Но удивительно, как все мы - подростки - сразу, за несколько недель, наловчились тогда, натренировались "на парламентариев". Вся заседательская терминология была нами освоена назубок. Мы лучше, чем в Думе, умели уже требовать слова "по мотивам голосования", запрещать его, "гильотинируя список ораторов". Мы знали, как и когда можно "лишить слова" и когда получить его "по процедурному вопросу".
Мы, "управцы", в этом отношении намного превосходили наших яростных, но простоватых противников. И ораторами мы, очевидно, оказались более искусными.

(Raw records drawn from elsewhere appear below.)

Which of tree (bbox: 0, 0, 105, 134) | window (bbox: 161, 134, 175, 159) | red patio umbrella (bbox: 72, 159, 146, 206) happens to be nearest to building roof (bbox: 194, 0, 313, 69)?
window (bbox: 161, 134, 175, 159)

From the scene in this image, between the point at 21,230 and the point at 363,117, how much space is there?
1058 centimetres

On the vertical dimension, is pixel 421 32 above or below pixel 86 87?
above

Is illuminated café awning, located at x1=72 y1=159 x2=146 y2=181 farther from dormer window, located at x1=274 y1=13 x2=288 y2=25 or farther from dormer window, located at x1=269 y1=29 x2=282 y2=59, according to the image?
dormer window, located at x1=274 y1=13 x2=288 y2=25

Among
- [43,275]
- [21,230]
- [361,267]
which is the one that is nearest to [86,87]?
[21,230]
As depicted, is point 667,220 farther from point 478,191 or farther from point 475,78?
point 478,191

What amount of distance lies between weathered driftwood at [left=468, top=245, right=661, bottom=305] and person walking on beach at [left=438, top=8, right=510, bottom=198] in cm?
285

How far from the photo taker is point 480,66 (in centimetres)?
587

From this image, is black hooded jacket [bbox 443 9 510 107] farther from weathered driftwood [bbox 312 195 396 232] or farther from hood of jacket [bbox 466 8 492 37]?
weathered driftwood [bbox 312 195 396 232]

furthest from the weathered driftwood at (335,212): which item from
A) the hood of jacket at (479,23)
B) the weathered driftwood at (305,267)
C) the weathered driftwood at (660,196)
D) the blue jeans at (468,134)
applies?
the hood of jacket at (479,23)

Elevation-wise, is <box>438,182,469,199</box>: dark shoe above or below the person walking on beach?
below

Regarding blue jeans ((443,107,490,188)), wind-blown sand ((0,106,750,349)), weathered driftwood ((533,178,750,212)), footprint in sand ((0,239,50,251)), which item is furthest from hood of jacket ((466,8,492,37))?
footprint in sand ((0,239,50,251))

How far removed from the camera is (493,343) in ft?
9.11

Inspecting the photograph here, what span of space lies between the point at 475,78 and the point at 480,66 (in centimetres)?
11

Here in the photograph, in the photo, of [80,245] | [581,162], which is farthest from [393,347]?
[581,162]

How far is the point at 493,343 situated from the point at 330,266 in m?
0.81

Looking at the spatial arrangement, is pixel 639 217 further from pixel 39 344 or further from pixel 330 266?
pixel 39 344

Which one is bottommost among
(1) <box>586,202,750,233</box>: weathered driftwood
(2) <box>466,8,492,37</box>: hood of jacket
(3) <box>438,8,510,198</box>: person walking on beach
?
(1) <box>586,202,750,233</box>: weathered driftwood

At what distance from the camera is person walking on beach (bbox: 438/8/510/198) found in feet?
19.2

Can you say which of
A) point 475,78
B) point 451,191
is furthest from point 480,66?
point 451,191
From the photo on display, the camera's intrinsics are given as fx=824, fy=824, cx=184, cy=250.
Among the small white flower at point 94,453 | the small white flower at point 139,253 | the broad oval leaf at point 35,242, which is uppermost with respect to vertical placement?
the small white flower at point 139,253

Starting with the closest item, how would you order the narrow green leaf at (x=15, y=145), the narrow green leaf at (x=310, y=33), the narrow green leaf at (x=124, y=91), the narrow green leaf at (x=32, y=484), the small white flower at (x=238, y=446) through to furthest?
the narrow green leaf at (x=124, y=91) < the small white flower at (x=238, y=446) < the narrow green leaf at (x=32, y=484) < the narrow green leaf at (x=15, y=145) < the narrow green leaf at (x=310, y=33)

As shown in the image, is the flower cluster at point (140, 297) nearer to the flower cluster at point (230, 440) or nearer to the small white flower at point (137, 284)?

Весь в поту, озверев, уже себя не помня, я брад слово множество раз. Мне свистали и шикали, аплодировали и кричали: "Правильно!" Маленький белокурый Воскресенский, весь дрожа, со слезами на глазах, вопиял о "солдатской крови, которую вы хотите втоптать в землю", о "славе и позоре родины", до которых нам, по его словам, дела не было. Но вдруг он сорвался.
- Делайте, как хотите, господа осузцы! - яростно застучал он кулачком по кафедре. - Армия встанет, как один человек, и в бараний рог скрутит ваш дешевый, нерусский, чуждый народу русскому, интернационализм…
И мне стало, собственно, нечего делать… Раскрыв карты, он погубил себя: "Вандеец! Завтрашние шуаны! Долой!"
На улице была весна. На фоне рыжего апрельского заката искрилась и лучилась влажная, точно бы тоже слезливая, Венера. Я и Александр Августович Герке - мой, Савича и Янчевского учитель истории, не поленившийся прийти на Выборгскую послушать своих учеников, шли мимо церковной ограды Иоанна Предтечи, по той самой панели, с которой семь лет назад, такой же весной, я, десятилетний, с восторгом и благоговением взирал на комету Галлея, запутавшуюся меж куполов и крестов… Он, покачивая головой, не вполне одобрял мой ораторский пыл…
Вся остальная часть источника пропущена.